DOCUMENT PASSAGE:

—————

The term "elevated event" will be mentioned on the PGA Tour quite a lot in 2023.
If you're unsure what this means, then you have come to the right place. GolfMagic is here to walk you through all you need to know with this handy guide.
The PGA Tour has made some huge changes over the past 12 months. It's not unreasonable to suggest they've come entirely as a result of the LIV Golf League.
PGA Tour commissioner Jay Monahan has faced a battle to keep the North American circuits star players.
How does he do that?
And a kick up the backside from Rory McIlroy and Tiger Woods.
If you haven't heard, PGA Tour elevated events are all about the money. And lots of it.
What are PGA Tour elevated events?
They have come to be known as "designated" as well as elevated events.
But essentially, the PGA Tour announced that for the 2023 schedule, 17 tournaments throughout the year will have bumper prize purses.
These tournaments include the major championships. The purses for each tournament have increased dramatically.
LIV Golf League tournaments carry $25m prize purses. The 17 elevated PGA Tour events have average purses of $20m.
The Players Championship at TPC Sawgrass in March 2023 will be the richest in history, with a $25m purse.
Can all PGA Tour players participate in elevated events?
Players who finished inside the top 20 of the Player Impact Program [PIP] are required to play in the elevated events they are eligible in.
This is part of an attempt by the PGA Tour to try and get their star players in the same fields more regularly.
The PGA Tour will soon move to a calendar-based schedule, meaning that more meaningful golf will be played over eight straight months instead of players working their schedules around the majors.
Players are allowed to skip one elevated event if they wish.
Rory McIlroy decided to skip the first elevated event in January at the Sentry Tournament of Champions in Hawaii, which was won by Jon Rahm.
What about Tiger Woods?
Tiger Woods has won the Player Impact Program two years in a row.
Despite not being able to fulfil a full playing schedule owing to his physical limitations following his car crash, the PGA Tour commissioner said Woods would not be docked money from the 2023 PIP despite not being able to participate in every elevated event.

—————

GIVEN DATA:
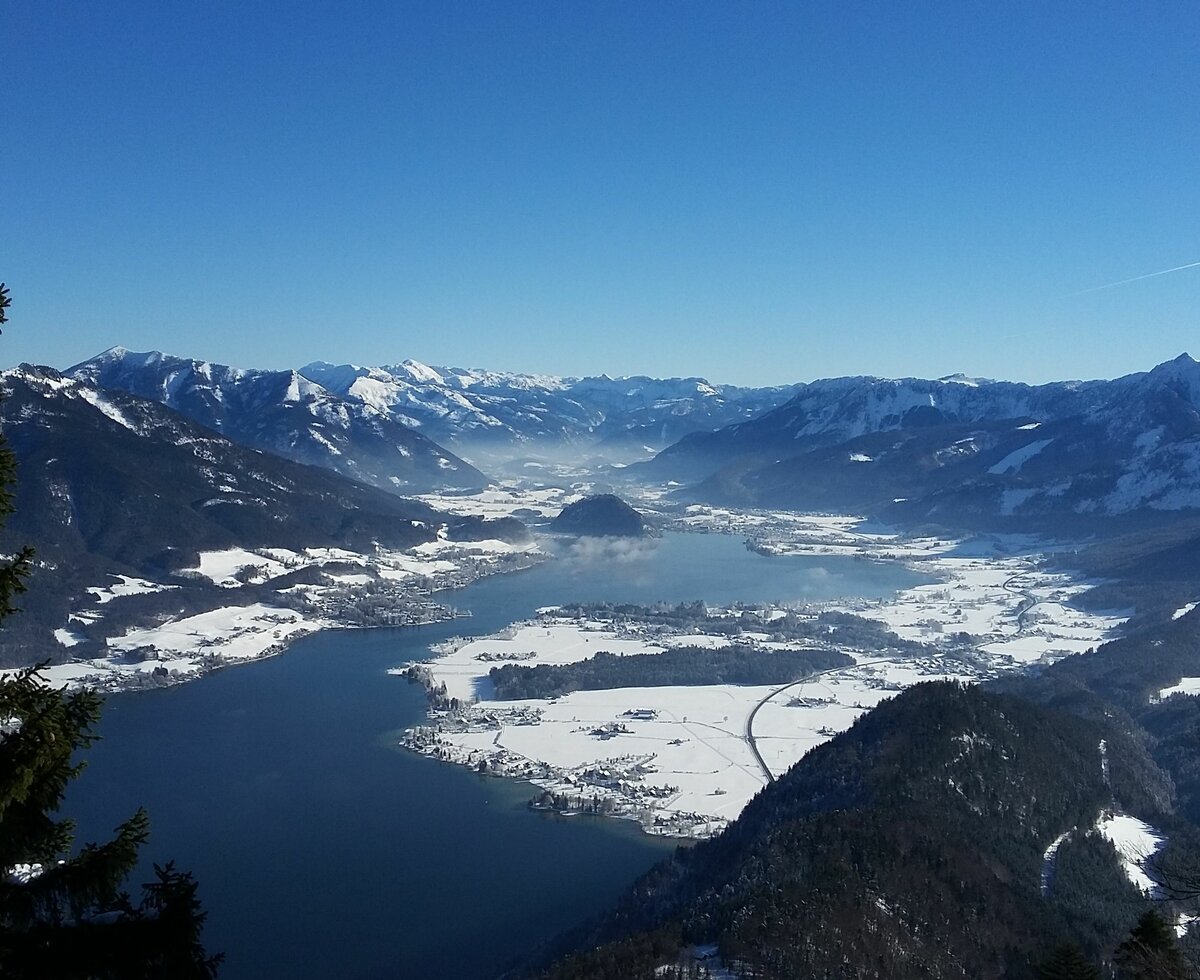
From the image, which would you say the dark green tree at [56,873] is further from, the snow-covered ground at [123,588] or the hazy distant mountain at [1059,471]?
the hazy distant mountain at [1059,471]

—————

DIRECTIONS:
1 > In the elevated events guide above, what prize purse will The Players Championship at TPC Sawgrass carry in March 2023?
2 > Decide whether each statement agrees with the elevated events guide, and support each yes or no with the deciding words quoted from it.
(a) Players may skip one elevated event.
(b) Rory McIlroy played in the Sentry Tournament of Champions in January.
(c) LIV Golf League tournaments carry $20m prize purses.

TASK RESPONSES:
1 > $25m

2 >
(a) Yes: "Players are allowed to skip one elevated event if they wish."
(b) No: "Rory McIlroy decided to skip the first elevated event in January at the Sentry Tournament of Champions in Hawaii"
(c) No: "LIV Golf League tournaments carry $25m prize purses."